Conhecemos a instrumentalização que este mesmo desejo foi sofrendo, desfigurando e aproveitando aquilo que de Deus existe no coração humano, para, através de outros meios, se tentar corresponder a esse anseio. Esses intentos falharam nas suas promessas, mas a Palavra de Deus mantém as suas. O Senhor quer-nos felizes e realizados; porém, sabe que a felicidade plena não é imediata nem instantânea. Será um dia definitiva, quando vivermos plenamente em Deus, mas, agora, exige luta, esforço e um desejo permanente de recomeço.
Felizmente, o Senhor deixou-nos sinais visíveis dessa felicidade que esperamos, para que os nossos sentidos não se deixem convencer de que já possuímos tudo o que precisamos e para que a nossa vida continue a procurar, com esforço e ânimo, essa felicidade plena para a qual fomos criados.

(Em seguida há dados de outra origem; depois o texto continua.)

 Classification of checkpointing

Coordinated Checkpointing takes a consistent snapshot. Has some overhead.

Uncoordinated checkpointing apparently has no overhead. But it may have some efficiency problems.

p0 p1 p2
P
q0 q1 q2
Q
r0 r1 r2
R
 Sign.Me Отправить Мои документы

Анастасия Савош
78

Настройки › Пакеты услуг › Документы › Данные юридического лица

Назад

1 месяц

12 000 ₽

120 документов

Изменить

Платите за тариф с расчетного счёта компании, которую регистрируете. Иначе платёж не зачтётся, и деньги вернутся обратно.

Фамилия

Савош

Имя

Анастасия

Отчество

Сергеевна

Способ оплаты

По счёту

Agradecemos as vidas consagradas, totalmente entregues a Deus, que nos recordam que fomos feitos para o Céu e que as realidades definitivas ainda nos esperam. Apesar de os nossos pés caminharem no solo quotidiano, os nossos olhos hão-de permanecer voltados para o alto, nesse esforço permanente de não perder o sentido do caminho que percorremos e a sua meta.